Review: DER GEJAGTE - Der geprügelte Hund beißt

                                                              

Fakten:
Der Gejagte (Affliction)
USA, 1997. Regie & Buch: Paul Schrader. Mit: Nick Nolte, James Coburn, Sissy Spacek, Willem Dafoe, Jim True, Holmes Osborne, Brigid Tierney u.a. Länge: 110 Minuten. FSK: ab 12 Jahren freigegeben. Auf DVD erhältlich.

Story:
Wade Whithouse ist Polizist in dem Nest Lawford, wo es außer Schnee nicht viel gibt. Viel hat er vom Leben bisher nicht bekommen, er hat immer einstecken müssen. Geschieden und distanziert zu seiner Tochter, aufbrausend und unzufrieden, von seinem Vater jahrelang gequält. Dann kommt es zu einem Jagdunfall, der Wade nicht zufällig erscheint. Er steigert sich in den Fall hinein und steuert damit auf eine Katastrophe zu.









Meinung:
"An manchen Tagen fühle ich mich wie ein geprügelter Hund. Irgendwann beiße ich zurück..."
 
Regisseur & Autor Paul Schrader hat mit seinem Drehbuch für Scorseses "Taxi Driver" Filmgeschichte, im wahrsten Sinne des Wortes, geschrieben. Vielleicht Fluch und Segen zugleich, denn fällt sein Name, muss "Taxi Driver" direkt mit genannt werden. Er hat bis heute nie wieder ein vergleichbares Werk geschaffen, aber zahlreiche bemerkenswerte. Darunter fällt auch "Der Gejagte", der es trotz seines namenhaften Cast und dem Oscargewinn für James Coburn (bester Nebendarsteller 1998) sich keiner großen Bekanntheit erfreut.



Im Mittelpunkt steht Wade Whithouse, Kleinstadtsheriff in dem verschneiten Kaff Lawford in New Hampshire. Weniger ein Gesetzeshüter, mehr Angestellter des Stadtmoguls LaRiviere, der den Verkehr regelt und den Schneepflug fährt. Sein gesamtes Leben ist so trostlos wie die karge Winterlandschaft. Vom Vater misshandelt, von der Ehefrau verlassen, von seiner kleinen Tochter entfremdet er sich immer weiter. Ein Jagdunfall, bei dem ein reicher Geschäftsmann ums Leben kommt, weckt seinen eigentlich schon eingeschlafenen Spürsinn. Der geprügelte Hund hat die Fährte aufgenommen und beginnt tatsächlich zu beißen, doch er verliert sich darin und steuert auf sein Ende zu.






Vergangenheitsbewältigung unter Brüdern
Was nach einem Thriller im Stil von "Copland" klingt ist in erster Linie ein Familiendrama, eine Charakterstudie. Mit voller Hingabe spielt Nick Nolte die gebrochene Hauptfigur. Vom Schicksal stets in den Rücken getreten stemmt er sich endlich einmal gegen alle Widerstände, versucht das Richtige zu tun und zerstört sich damit endgültig selber. Noltes Leistung ist brillant, dürfte zu den Höhepunkten seiner Karriere zählen. Wie bereits erwähnt bekam James Coburn in der Rolle seines alkoholkranken, jähzornigen Vaters den Nebenrollenoscar, trotz recht weniger Szenen. Lässt sich voll unterschreiben, sein Auftritt ist beeindruckend, bösartig, hassenswert.

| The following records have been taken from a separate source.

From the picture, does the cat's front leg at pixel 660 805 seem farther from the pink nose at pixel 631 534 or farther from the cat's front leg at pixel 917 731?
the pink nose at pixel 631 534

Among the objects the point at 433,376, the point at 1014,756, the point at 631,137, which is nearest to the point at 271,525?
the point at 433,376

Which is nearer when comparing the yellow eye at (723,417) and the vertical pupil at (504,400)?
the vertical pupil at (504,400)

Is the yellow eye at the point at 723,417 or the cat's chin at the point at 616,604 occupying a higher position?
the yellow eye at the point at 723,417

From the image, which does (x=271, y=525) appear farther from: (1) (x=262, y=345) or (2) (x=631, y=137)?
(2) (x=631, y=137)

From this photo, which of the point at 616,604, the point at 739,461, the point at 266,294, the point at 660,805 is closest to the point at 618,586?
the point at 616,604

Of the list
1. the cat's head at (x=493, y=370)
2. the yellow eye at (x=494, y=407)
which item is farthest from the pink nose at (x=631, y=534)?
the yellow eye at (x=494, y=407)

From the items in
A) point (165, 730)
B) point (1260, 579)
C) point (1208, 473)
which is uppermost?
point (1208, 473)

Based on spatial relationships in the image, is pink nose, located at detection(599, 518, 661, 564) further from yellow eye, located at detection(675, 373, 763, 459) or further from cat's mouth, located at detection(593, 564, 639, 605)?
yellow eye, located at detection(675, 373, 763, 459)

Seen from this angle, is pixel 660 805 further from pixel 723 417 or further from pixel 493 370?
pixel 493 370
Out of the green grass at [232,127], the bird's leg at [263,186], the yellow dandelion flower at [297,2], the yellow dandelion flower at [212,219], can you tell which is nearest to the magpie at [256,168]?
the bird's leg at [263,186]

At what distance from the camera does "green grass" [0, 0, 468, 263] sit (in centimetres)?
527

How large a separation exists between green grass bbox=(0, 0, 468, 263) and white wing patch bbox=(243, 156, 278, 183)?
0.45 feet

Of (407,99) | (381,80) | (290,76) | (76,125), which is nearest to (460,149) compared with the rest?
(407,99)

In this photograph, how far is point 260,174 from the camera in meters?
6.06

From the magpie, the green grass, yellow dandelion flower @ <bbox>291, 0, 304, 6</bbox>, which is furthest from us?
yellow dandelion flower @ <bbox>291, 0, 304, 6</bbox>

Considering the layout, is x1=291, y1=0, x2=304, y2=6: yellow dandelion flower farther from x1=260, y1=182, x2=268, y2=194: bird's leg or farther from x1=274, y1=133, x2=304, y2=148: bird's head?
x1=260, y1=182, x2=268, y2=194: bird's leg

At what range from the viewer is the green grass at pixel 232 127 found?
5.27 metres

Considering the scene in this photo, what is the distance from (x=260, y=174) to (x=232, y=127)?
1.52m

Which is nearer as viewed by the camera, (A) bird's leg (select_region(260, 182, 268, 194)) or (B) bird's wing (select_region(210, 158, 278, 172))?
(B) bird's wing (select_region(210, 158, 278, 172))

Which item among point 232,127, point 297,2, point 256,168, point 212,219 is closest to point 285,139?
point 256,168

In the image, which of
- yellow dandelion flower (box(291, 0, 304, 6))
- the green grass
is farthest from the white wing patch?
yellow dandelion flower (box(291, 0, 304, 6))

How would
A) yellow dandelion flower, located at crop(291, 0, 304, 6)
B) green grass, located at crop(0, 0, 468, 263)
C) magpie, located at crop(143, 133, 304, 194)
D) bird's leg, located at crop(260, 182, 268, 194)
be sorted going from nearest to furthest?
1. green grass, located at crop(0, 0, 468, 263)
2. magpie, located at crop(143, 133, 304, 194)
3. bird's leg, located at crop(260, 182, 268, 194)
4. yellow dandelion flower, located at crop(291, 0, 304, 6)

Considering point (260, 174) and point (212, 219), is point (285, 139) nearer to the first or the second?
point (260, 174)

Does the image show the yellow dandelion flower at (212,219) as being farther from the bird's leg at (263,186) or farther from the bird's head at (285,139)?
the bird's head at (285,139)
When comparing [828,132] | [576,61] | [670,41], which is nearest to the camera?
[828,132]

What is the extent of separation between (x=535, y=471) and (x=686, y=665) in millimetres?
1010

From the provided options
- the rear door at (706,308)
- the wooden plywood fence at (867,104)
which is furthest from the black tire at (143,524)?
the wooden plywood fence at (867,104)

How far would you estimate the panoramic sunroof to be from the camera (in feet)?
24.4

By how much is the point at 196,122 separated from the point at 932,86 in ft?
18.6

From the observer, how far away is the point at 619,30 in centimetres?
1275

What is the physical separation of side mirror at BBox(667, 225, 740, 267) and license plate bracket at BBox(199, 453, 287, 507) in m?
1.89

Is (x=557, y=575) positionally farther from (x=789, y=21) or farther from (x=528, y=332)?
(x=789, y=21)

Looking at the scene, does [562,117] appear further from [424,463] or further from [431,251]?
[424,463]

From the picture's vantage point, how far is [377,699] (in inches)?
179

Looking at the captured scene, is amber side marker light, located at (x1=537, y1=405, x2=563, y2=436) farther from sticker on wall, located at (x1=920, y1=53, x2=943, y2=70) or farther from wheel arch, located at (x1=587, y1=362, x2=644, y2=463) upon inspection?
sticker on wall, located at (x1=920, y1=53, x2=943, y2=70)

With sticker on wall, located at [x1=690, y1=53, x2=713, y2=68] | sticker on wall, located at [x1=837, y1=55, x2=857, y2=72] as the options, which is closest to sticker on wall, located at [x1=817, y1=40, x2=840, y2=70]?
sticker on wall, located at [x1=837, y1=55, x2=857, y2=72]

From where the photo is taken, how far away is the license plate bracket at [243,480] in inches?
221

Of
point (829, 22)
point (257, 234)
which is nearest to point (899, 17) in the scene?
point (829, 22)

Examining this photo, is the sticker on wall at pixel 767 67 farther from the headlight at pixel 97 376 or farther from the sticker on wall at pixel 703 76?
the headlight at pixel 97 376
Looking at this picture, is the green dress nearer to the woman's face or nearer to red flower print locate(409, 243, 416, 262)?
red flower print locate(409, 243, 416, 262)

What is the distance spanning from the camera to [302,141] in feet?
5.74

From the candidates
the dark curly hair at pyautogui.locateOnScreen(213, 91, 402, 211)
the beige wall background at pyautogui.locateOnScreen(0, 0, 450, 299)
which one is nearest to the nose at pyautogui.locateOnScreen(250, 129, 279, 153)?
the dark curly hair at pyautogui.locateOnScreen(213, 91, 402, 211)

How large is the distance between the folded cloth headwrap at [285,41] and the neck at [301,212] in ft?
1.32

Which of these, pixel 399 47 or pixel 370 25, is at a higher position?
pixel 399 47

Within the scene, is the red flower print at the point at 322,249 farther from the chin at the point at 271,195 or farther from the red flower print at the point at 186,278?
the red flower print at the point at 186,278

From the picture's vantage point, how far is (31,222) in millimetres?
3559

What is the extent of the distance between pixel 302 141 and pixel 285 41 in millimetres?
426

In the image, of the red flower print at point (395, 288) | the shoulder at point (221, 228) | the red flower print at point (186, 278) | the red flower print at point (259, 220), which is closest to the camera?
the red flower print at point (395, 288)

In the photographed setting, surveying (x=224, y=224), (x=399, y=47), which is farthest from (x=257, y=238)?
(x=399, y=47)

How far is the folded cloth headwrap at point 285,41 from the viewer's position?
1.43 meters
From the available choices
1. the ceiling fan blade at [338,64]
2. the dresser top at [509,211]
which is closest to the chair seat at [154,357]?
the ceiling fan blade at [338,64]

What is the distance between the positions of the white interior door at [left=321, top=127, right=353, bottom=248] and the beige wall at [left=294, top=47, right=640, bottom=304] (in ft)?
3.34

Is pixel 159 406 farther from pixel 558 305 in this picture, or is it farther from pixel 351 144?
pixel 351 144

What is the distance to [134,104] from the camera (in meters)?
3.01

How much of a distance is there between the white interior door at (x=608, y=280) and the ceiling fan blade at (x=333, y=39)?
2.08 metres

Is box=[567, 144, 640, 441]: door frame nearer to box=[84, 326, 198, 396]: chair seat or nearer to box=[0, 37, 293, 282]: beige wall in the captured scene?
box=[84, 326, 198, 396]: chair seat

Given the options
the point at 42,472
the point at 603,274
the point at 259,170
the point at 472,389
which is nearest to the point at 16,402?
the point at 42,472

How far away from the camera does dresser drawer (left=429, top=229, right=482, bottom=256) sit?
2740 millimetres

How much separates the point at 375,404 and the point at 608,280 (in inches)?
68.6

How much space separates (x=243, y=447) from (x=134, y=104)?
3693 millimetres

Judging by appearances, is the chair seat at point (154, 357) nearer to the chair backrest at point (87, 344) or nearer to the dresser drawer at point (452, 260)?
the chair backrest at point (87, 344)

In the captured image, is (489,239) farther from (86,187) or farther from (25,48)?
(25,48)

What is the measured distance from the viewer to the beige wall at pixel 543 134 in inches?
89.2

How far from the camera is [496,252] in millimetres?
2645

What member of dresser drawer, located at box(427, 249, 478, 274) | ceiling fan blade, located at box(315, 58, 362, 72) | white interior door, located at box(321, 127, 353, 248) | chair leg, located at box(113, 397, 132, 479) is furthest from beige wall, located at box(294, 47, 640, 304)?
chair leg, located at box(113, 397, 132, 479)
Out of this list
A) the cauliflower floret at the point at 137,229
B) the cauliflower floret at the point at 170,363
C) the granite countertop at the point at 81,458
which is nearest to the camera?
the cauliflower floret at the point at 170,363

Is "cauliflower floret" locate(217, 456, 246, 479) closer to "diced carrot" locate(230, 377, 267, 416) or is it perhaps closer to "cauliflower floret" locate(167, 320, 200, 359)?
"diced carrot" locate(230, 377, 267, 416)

Papa Whitehouse hält nichts von Pädagogik
"Der Gejagte" ist ein ruhiger Film, der sich nicht auf einen hochspannenden Plot stützt, sondern mehr auf seine Atmosphäre, seine Figuren und deren Darsteller. Wie die Rollen charakterisiert, geschrieben und gespielt sind, das macht seine Stärke aus. Alles wirkt sehr gut durchdacht und mit viel Wert auf Details umgesetzt. Die frostig-ländliche Kulisse passt hervorragend zu der eisigen Stimmung, der unaufdringliche, aber enorm passende Score von Michael Brook rundet das Gesamtbild ab. 


Paul Schrader ist mit "Der Gejagte" zwar kein weiteres Meisterwerk gelungen, dafür ein intensiver, einnehmender Film, der unbedingt von mehr Menschen gesehen werden sollte.